(Foto : Ist)

(Foto : Ist)

Seniberjalan.com– Gunung Daik bercabang tige, patah satu tinggallah due, selamat datang di kabupaten Lingge, negeri Melayu berbudaye…

Sebuah pantun penyambut dari negeri ‘Tanah Bunda Melayu’ Kabupaten Lingga, Kepulauan Riau.

Di daerah inilah berdiri sebuah gunung penuh histori, Gunung Daik di Lingga.

Lingga, atau Kabupaten Lingga adalah bagian dari daerah Kepri. Berdasarkan informasi dari masyarakat setempat, Cipto bahwa di Lingga memiliki beberapa gugusan gunung yang bisa menjadi objek pendakian, diantaranya Gunung Sepincan di Desa Panggak Darat, Gunung Daik dan Gunung Tande di kelurahan Daik dan Gunung Muncung di Singkep Barat.

Sederetan gunung tersebut sebagai daya tarik wisata bagi Lingga, terutama untuk si cabang tige, Gunung Daik! Gunung di gugusan laut Cina Selatan.

Gunung Daik 3 - Kabar Wisata - Seni Berjalan

(Foto : Ist)

Bila hendak mendaki gunung ini, Seniberjalan.com akan membagi sedikit cerita atau pengalaman ketika mendaki gunung ini.

Lebih baik berangkat pagi, biasanya memang pendaki memulai perjalanan menuju Gunung Daik pada waktu itu.

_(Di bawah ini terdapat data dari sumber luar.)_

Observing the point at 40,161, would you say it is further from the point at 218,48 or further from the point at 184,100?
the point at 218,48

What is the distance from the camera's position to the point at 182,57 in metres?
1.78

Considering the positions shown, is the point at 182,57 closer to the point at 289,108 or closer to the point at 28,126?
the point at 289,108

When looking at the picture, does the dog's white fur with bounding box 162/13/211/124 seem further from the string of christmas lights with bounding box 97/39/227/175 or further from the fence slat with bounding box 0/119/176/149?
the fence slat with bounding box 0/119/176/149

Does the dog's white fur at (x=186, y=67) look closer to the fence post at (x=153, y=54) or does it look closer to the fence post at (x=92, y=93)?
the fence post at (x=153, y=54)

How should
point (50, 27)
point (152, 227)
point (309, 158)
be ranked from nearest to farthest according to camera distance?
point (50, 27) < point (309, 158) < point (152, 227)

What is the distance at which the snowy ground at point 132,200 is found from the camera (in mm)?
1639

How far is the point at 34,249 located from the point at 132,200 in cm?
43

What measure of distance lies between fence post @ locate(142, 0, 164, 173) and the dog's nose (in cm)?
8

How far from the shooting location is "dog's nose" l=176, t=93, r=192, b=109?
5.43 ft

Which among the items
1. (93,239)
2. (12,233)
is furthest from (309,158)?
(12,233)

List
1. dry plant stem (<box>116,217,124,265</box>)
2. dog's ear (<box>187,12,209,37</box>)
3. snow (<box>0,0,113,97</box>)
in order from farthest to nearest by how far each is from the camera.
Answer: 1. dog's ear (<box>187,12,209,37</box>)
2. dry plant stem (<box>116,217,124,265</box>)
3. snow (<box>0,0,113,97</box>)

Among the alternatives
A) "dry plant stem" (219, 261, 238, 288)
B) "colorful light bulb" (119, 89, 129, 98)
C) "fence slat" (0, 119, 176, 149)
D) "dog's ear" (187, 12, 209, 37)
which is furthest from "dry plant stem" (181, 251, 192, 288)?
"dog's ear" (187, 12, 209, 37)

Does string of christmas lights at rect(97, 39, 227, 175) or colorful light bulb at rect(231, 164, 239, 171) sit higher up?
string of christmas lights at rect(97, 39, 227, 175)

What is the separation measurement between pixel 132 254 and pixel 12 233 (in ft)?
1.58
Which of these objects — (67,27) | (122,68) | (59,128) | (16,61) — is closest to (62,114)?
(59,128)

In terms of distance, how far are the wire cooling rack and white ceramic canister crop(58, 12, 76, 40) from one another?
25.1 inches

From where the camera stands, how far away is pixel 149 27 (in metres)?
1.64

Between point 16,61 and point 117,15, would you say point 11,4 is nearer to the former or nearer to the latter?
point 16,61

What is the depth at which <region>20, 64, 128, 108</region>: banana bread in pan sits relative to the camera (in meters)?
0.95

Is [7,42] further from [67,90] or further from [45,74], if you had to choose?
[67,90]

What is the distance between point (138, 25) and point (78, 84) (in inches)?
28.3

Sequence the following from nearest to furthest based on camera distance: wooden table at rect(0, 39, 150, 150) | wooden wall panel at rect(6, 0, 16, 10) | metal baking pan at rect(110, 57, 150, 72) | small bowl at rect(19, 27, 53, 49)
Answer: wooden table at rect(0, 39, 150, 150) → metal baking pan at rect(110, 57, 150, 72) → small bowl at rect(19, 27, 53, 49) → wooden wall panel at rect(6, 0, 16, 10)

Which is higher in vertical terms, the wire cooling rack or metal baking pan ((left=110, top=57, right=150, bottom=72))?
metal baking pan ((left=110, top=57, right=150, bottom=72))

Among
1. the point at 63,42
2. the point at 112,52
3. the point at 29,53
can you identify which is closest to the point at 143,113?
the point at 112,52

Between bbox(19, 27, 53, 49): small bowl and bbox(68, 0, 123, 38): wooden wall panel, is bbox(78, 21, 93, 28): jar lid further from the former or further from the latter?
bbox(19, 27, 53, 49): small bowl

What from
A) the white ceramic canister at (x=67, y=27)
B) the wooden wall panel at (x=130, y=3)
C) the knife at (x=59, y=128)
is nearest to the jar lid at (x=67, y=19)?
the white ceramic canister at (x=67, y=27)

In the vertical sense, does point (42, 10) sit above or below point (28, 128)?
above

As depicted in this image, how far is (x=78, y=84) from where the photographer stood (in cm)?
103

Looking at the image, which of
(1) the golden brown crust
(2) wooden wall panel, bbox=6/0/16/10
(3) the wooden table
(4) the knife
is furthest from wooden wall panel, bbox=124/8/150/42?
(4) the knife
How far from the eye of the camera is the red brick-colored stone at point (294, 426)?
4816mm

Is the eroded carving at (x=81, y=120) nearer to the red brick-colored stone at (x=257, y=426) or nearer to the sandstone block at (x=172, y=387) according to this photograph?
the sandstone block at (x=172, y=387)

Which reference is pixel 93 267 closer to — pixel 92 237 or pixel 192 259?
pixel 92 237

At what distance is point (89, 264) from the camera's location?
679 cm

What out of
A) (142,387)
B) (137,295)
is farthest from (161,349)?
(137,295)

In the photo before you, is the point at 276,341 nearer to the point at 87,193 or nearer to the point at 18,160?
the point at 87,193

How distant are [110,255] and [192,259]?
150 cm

Siapkan segala hal sebelum H-1, seperti jacket, jas hujan, tenda, logistik dan safety lainnya.

Paling utama yang harus dipersiapkan adalah fisik karena perjalanan menempuh waktu kurang lebih selama 8 jam. Belum lagi dikatakan Amran, pemandu wisata pendakian Gunung Daik bahwa dalam perjalanan terkadang cuaca tidak menentu, harus siapkan jas hujan.

Kemudian, safety seperti sepatu dengan pijakan berigi dan pakaian tertutup lebih dianjurkan karena 4 jam pertama biasanya harus berperang dengan pacet bila cuaca lembab atau hujan.

Jalur menuju Gunung Daik cukup menantang, tak hanya siap berjalan kuat tetapi harus sanggup mengatasi rintangan seperti melompati kayu besar dan bebatuan, menjaga kesimbangan diarea licin dan diketinggian apalagi harus siap berpegangan erat dijalur kritis, jurang tegak 90 derajat!

Lelah kita akan terbayar ketika dari atas gunung bisa menyaksikan keindahan alam Lingga yang luar biasa sambil membentang perkemahan.

Berdasarkan informasi, bahwa puncak Gunung Daik yang bercabang tiga diumpamakan seperti gigi naga sesuai asal kata Lingge- ling (naga)_dan ge (gigi). 3 puncak tersebut memiliki sebutan tersendiri, tertinggi puncak Gunung Daik, Tengah puncak pejantan dan Terendah puncak cindai menangis.

(Foto : Ist)

(Foto : Ist)

Dari air terjun, hutan hijau hingga sunrise

Selama perjalanan, kita akan menemukan 3 sungai lengkap dengan air terjunnya. Airnya jernih dan segar, sampai-sampai tak terelakkan lagi untuk segera mandi dan berenang.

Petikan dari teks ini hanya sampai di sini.